Zimbabwe: Platinum Producer Mimosa to Pay Compensation for Pre-2009 Pension Losses

FORMER employees at Zvishavane-based platinum producer, Mimosa Mining Company, are set to pocket windfalls after the pension fund finalised compensation payment modalities for pre-2009 pension losses.

A subsidiary of the Impala Platinum (Implats) Group, Mimosa, is a major employer in the extractive sector, whose pensioners lost value of their savings around 2009.

The lnsurance and Pensions Commission (IPEC) in March this year deferred compensation payments after receiving pension funds submissions that were not compliant with statutory provisions.
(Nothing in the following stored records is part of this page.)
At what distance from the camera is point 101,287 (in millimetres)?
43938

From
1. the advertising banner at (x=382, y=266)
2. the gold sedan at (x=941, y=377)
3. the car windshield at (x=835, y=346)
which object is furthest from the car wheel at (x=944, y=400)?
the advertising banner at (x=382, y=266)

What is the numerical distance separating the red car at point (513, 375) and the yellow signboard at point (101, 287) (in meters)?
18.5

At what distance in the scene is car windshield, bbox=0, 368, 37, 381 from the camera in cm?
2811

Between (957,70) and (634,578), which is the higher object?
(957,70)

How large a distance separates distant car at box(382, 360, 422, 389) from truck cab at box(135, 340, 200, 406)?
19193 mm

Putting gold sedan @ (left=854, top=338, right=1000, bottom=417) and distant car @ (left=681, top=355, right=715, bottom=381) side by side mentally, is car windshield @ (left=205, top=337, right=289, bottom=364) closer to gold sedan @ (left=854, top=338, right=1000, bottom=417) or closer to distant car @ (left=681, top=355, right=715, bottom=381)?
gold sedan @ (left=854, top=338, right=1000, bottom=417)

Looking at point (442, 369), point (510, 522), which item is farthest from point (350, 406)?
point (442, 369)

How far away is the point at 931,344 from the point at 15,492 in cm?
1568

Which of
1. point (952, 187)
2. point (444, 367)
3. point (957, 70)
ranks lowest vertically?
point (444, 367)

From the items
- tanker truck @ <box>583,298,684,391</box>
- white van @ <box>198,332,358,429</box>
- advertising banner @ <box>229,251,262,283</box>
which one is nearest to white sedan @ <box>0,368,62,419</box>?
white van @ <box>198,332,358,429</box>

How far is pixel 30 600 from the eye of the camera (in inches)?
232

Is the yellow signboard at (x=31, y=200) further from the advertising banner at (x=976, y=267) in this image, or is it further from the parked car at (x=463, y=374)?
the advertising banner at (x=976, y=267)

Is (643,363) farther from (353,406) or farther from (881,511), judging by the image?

In a statement Friday, IPEC confirmed Mimosa Pension Fund has regularised its position and will soon start disbursements to deserving pensioners.
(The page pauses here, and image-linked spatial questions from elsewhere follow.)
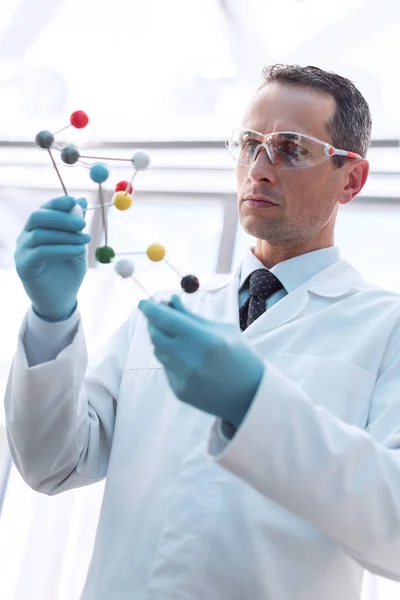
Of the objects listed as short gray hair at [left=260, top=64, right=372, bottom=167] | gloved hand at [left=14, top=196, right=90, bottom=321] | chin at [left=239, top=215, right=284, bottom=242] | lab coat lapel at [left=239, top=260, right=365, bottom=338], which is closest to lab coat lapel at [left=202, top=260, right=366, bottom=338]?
lab coat lapel at [left=239, top=260, right=365, bottom=338]

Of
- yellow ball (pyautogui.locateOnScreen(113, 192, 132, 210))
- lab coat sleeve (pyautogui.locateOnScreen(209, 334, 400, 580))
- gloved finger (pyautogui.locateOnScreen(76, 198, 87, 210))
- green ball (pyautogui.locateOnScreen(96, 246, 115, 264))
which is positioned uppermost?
yellow ball (pyautogui.locateOnScreen(113, 192, 132, 210))

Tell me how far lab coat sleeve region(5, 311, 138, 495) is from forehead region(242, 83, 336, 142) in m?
0.51

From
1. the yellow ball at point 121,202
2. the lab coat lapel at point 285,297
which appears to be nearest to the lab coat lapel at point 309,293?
the lab coat lapel at point 285,297

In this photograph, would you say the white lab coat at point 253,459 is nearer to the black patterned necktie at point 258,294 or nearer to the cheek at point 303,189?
the black patterned necktie at point 258,294

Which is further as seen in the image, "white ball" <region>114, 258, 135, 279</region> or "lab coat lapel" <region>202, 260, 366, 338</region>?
"lab coat lapel" <region>202, 260, 366, 338</region>

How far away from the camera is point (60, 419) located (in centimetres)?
108

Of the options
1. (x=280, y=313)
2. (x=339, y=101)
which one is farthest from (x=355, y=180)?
(x=280, y=313)

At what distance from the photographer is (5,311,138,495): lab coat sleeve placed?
105 centimetres

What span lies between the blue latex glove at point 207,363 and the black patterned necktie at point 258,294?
411 mm

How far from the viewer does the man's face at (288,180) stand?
1.24 meters

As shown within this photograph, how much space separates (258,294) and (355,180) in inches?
14.1

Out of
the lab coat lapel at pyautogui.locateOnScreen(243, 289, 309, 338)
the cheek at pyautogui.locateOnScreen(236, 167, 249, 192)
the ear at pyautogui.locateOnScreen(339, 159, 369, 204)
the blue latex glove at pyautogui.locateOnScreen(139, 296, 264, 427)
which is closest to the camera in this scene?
the blue latex glove at pyautogui.locateOnScreen(139, 296, 264, 427)

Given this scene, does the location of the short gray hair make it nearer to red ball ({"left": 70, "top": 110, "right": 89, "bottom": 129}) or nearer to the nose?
the nose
"The Insurance and Pensions Commission (IPEC) wishes to inform stakeholders that it has approved Mimosa Pension Fund's pre-2009 compensation scheme after it complied with all the requirements of Statutory Instrument 162 of 2023 (pre-2009 pension compensation regulations).

"The approval paves the way for the fund to commence the compensation exercise.
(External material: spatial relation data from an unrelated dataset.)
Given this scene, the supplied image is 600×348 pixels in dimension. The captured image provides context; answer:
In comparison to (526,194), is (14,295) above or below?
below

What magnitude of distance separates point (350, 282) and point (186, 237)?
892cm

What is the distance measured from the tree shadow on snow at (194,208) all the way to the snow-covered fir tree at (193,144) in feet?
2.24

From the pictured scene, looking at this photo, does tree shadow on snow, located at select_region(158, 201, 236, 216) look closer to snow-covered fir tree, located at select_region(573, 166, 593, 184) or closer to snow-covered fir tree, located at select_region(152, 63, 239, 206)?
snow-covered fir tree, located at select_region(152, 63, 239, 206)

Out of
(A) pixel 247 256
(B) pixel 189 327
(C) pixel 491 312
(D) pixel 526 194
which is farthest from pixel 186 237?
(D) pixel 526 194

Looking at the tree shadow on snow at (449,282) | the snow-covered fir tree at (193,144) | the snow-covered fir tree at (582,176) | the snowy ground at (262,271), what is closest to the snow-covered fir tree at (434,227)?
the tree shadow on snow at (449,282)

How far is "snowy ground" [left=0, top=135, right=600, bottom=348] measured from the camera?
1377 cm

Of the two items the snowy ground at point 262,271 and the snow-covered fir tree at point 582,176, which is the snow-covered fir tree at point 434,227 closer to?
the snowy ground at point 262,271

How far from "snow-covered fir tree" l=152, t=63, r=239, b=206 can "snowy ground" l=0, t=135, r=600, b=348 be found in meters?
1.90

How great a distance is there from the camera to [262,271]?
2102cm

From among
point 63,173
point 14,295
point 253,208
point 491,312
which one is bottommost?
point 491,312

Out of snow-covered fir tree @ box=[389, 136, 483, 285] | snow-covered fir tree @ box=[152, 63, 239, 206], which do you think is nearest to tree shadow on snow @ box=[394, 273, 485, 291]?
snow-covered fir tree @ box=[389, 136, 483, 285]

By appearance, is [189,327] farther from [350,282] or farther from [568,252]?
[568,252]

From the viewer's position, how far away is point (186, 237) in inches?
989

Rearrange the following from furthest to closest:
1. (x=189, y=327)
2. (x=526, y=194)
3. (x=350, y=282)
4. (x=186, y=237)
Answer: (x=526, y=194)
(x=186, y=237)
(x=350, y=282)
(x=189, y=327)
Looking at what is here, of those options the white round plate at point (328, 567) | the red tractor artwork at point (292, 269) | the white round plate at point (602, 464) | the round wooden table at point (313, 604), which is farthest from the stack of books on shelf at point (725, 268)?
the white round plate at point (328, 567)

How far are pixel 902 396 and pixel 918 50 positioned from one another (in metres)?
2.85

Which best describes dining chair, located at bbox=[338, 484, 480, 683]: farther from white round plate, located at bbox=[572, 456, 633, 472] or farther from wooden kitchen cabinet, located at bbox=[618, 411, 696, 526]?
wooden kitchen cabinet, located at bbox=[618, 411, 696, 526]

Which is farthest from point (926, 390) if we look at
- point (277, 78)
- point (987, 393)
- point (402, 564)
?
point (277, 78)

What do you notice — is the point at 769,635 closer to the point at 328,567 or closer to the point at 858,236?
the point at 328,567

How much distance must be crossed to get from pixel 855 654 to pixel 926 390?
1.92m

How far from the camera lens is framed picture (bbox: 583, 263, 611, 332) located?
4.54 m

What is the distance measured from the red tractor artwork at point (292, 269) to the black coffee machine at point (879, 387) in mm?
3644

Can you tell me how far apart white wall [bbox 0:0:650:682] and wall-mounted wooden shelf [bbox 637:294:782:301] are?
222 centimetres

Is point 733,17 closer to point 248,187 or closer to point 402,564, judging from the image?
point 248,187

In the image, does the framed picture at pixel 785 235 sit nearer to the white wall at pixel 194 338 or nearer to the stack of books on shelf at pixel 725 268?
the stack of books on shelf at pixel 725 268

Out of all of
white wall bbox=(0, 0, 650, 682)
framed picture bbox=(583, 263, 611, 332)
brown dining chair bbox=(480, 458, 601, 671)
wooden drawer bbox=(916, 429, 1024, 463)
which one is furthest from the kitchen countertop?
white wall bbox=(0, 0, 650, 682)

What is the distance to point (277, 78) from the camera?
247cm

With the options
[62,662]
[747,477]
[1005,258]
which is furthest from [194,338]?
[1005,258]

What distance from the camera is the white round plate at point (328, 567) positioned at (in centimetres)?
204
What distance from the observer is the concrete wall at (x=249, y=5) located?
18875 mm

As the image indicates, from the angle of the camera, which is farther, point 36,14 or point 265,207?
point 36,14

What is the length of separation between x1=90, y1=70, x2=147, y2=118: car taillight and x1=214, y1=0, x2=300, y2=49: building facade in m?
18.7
"Once a compensation scheme is approved, the pension fund will directly communicate with eligible members regarding the payment modalities," reads a statement from the regulator.

Meanwhile, IPEC is reportedly working with other funds that are close to complying with the requirements of the compensation regulations, to facilitate their compliance, so that their compensation matrixes can also be approved.

In the same vein, authorities are pushing for prosecution of errant pension funds, some of which reportedly wiped-out savings which do not have trace.

"The Commission is in the process of instituting criminal proceedings against non-compliant entities in line with Statutory Instrument 162 of 2023."

Between 2007 and 2009, Zimbabwe's economy experienced supersonic inflation, which eroded the value of savings including pensions.

Government in 2015 constituted a Commission of Inquiry led by retired judge, Justice George Smith, to investigate the causes and extent of the loss of value of life insurance policies and pensions suffered by policyholders and pensioners following the conversion of the Zimbabwe dollar policies to foreign currency in 2009.

The inquiry panel found out that most policyholders and pensioners were prejudiced during the conversion process and recommended that they be compensated.

Following the gazetting of the compensation framework in 2023, IPEC called on the industry to submit compensation plans for approval.

In March this year, the regulator reported that none of the 1 249 assessed compensation schemes were approved due to non-compliance with the provisions of Statutory Instrument 162 of 2023 (compensation regulations). Therefore, Mimosa Pension Fund becomes the first to get approval.